It is widely acknowledged that northern Iraq has escaped the chaos and violence wrought by the Iraqi insurgency, but this does not mean that al-Qaeda and affiliated groups have not attempted to operate in the Kurdish Regional Government’s (KRG) territory. Many al-Qaeda members have been arrested before carrying through their operations and are still held in Kurdish jails. Their presence in Kurdish custody, however, is not widely known or acknowledged. Just this past month, three al-Qaeda members, who were arrested in northern Iraq, were publicly acknowledged as being held by the KRG. The high profile arrests (two of the members were on the most wanted list) attest to the capability of Kurdish security forces, made up largely of former peshmerga, under KRG command. The last attack in KRG territory was over a year ago in May 2005 when terrorists targeted a police training center.
The Arabic newspaper Asharq al-Awsat recently managed to secure an interview with Abdullah al-Ramiyan and Mohammed al-Rashudi, two al-Qaeda members in Kurdish custody who are on Saudi Arabia’s list of 36 most wanted terrorists. They spoke of their arrest and life in Kurdish prison in the presence of Kurdish security officials. According to Lieutenant Artush, a senior Kurdish security official responsible for their custody, the two men confessed that they had traveled to Iraq to conduct terrorist operations. The two men were without identification and although they had given fake names at the border, their cover was blown by their undisguised foreign accents.
On one occasion, al-Ramiyan stated he had traveled to Kurdistan by first leaving Saudi Arabia, traveling to Syria, then Turkey and entering through the Ibrahim al-Khalil pass to visit Iraqi Kurdistan as a tourist. On another occasion, he reversed his story and said he had traveled to Iraq only to visit relatives (Asharq al-Awsat, May 30).

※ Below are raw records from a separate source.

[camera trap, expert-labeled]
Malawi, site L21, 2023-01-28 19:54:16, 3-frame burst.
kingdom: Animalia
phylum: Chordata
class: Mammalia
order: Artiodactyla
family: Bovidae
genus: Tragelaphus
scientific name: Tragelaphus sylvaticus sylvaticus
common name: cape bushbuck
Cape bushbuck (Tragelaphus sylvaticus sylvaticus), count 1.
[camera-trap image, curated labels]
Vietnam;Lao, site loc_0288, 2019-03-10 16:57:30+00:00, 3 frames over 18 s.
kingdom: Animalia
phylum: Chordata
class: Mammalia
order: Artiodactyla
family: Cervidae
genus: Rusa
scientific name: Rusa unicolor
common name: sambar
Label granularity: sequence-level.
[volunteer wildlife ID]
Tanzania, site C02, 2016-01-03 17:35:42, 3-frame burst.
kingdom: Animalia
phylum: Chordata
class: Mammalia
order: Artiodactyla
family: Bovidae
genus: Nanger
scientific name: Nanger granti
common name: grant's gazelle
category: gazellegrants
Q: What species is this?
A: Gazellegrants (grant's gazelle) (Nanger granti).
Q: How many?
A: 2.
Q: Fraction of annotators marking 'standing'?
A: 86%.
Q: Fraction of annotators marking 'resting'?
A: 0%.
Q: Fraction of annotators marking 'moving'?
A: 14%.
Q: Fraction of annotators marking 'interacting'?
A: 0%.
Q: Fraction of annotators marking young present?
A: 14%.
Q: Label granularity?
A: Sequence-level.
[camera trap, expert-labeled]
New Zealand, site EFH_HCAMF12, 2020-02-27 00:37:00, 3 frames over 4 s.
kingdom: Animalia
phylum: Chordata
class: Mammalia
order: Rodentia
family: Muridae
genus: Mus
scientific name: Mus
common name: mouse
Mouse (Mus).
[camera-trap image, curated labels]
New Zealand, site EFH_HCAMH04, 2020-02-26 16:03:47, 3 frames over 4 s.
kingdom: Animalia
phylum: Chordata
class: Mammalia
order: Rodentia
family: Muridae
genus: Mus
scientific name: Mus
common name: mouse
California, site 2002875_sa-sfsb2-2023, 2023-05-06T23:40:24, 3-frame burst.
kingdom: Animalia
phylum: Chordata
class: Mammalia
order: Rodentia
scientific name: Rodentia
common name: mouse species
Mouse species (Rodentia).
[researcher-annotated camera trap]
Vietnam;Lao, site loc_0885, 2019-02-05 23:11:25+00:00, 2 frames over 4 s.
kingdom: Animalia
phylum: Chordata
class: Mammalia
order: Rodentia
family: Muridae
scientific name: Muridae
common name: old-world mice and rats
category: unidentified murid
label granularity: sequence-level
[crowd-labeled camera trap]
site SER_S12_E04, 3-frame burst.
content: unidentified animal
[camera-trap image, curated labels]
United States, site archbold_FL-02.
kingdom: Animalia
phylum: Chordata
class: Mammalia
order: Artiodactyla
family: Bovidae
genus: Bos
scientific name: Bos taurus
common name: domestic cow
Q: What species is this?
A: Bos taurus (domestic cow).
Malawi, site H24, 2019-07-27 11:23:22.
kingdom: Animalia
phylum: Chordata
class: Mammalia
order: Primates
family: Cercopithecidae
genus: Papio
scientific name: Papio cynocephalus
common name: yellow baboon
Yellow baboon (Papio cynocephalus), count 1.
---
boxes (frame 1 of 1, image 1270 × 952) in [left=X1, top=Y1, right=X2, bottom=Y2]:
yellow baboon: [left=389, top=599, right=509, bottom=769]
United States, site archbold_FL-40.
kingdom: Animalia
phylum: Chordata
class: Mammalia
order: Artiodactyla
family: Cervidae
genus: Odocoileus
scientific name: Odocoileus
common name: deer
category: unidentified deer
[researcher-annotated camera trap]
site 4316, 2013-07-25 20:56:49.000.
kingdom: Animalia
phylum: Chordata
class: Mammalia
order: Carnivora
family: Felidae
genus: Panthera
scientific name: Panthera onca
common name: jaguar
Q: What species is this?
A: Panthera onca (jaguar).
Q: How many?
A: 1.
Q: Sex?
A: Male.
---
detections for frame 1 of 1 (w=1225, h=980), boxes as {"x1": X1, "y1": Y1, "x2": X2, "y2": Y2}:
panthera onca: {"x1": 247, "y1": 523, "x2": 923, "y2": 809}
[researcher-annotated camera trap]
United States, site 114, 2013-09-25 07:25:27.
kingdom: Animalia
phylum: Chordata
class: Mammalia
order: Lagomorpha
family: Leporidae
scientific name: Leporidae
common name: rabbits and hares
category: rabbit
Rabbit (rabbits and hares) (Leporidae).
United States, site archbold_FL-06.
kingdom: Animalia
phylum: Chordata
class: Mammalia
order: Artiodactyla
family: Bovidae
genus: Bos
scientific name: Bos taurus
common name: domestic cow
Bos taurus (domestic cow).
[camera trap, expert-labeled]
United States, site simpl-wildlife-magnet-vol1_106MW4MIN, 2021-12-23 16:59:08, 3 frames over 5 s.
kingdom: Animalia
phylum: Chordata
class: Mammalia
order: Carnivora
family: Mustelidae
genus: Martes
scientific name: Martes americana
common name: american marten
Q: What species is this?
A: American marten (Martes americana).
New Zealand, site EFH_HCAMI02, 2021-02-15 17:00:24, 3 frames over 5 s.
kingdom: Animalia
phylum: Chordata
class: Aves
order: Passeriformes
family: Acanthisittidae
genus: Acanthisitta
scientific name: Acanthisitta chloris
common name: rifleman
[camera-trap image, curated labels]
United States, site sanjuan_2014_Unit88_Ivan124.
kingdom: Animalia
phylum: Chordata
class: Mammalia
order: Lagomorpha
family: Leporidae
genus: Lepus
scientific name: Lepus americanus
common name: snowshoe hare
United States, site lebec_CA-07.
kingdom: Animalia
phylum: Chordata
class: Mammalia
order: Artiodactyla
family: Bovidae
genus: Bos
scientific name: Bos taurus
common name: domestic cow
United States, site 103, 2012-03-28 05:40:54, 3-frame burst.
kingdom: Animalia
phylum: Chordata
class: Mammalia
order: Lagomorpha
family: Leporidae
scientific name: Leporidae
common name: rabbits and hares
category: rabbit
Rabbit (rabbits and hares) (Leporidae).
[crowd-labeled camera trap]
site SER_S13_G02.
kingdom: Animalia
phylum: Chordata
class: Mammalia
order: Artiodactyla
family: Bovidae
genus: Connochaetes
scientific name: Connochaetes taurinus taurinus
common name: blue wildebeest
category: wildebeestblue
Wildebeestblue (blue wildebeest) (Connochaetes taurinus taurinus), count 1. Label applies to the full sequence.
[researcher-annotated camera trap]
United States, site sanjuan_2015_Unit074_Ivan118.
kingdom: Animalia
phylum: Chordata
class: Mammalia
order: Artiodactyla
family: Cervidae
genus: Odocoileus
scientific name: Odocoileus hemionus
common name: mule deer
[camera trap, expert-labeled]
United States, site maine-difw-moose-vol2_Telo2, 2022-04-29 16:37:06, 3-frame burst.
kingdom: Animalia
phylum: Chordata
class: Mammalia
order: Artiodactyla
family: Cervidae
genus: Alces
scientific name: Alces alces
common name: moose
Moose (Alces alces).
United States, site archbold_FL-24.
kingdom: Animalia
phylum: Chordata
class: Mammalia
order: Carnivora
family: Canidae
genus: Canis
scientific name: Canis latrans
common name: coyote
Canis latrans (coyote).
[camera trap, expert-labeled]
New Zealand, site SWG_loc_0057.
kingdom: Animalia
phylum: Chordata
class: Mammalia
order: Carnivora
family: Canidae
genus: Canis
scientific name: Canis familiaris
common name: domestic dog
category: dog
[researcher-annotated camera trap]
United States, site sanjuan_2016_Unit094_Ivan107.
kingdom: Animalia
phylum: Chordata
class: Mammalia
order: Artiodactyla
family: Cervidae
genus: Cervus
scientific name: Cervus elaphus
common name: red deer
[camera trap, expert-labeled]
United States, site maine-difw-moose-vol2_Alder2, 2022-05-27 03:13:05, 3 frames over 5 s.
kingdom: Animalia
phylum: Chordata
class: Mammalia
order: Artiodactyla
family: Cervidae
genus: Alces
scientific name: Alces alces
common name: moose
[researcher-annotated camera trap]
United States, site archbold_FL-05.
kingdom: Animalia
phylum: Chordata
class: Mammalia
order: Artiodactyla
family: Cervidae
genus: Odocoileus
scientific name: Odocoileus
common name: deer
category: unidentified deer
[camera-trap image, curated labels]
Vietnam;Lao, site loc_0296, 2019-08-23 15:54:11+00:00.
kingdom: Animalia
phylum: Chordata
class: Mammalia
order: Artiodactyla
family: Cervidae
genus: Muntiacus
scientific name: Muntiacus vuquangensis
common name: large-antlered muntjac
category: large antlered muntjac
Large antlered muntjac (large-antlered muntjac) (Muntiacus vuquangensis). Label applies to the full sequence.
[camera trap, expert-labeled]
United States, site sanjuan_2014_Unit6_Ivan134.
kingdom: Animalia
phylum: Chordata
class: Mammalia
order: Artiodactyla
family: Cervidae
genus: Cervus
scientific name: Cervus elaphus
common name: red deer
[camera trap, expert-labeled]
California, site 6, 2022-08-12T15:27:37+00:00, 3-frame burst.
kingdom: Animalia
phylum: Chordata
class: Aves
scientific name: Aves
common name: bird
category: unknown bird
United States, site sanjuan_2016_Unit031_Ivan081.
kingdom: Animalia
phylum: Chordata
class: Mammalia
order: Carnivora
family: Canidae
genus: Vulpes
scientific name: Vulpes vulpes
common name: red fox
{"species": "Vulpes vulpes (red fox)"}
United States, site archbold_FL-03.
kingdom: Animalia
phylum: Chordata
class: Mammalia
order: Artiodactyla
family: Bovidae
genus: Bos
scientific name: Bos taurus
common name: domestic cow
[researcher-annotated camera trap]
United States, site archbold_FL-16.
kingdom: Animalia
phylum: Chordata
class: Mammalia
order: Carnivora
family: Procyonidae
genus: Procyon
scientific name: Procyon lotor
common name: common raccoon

It is unclear how the suspects have been treated in Kurdish jails. The prisoners were first interrogated while in solitary confinement, but were then transferred to general quarters. Al-Ramiyan denied being abused or tortured by Kurdish security officials, but also said that his family visited him four times since he had been in jail, a claim denied by Artush who said inmates received no visitors (Asharq al-Awsat, May 30).
The interview with al-Rashudi did not reveal much information about his arrest or experience under Kurdish custody, but he indicated that one of the benefits was that he learned to speak Kurdish and eat Kurdish food. It is unclear why Kurdish officials did not extradite the two men to Saudi Arabia or central Baghdad. Most likely, Kurdish officials wanted to extract more information from the suspects and determine their fate themselves.
Not all al-Qaeda suspects have remained in Kurdish custody. One other al-Qaeda terrorist arrested by Kurdish officials was recently transferred to U.S. custody. Said Saad Said al-Qarni (also known as Abu Qatiba), was a former student of Imam Mohammed bin Saud in Riyadh. He was detained by Kurdish police in Mosul last year after a failed attempt to blow up the Kurdistan Democratic Party headquarters. Abu Qatiba also traveled through Syria to enter Iraq. According to the investigation, Abu Qatiba met an Iraqi named Abu Mohammed and stayed with him and four others. He was chosen to carry out the attack in Mosul and entered northern Iraq on forged documents (Asharq al-Awsat, June 1).
Thus far, none of the al-Qaeda members in custody have yet to stand trial. The Kurdish minister of state for the interior, Abdul Karim Sinjari, explained that they have not stood trial because anti-terrorism laws have yet to be approved by the regional assembly (Asharq al-Awsat, May 30). Yet for Kurdistan, the focus has been more on arrests and anti-terrorism measures through intelligence and interrogation rather than on legislating anti-terrorism laws.
Kurdish security officials rely on the vigilance of the security forces at the border and the cooperation of ordinary Kurdish citizens. Minister Sinjari has said that many people maintain direct contacts with Kurdish police and inform them of any foreigners or unknown individuals in the area. He even related that one woman informed the police that her husband participated in a terrorist attack saying, “It is best I hand over my husband to the police than for 50 women to become widows” (Asharq al-Awsat, May 30).
In a recent interview, Nechirvan Barzani, prime minister of the Kurdish region, extolled the cooperation and cohesion between Kurdish citizens and the security forces. He cited a similar story, but this time it was a mother who turned in her son. Clearly, Kurdish officials are building upon the myth of close citizen-to-security cooperation as a means to deter would-be terrorists (Asharq al-Awsat, June 3).
Why is there such close cooperation with the security services, and could this offer a lesson for other regions in Iraq? According to Barzani, Kurdish citizens have a direct stake in maintaining stability in the region. Establishing the KRG and building Kurdistan’s reputation over the past 10 years has been a unified effort. Although they may have grievances with their government as in other regions of Iraq, Kurdish citizens would rather have security and stability through the security services than establish alternative structures.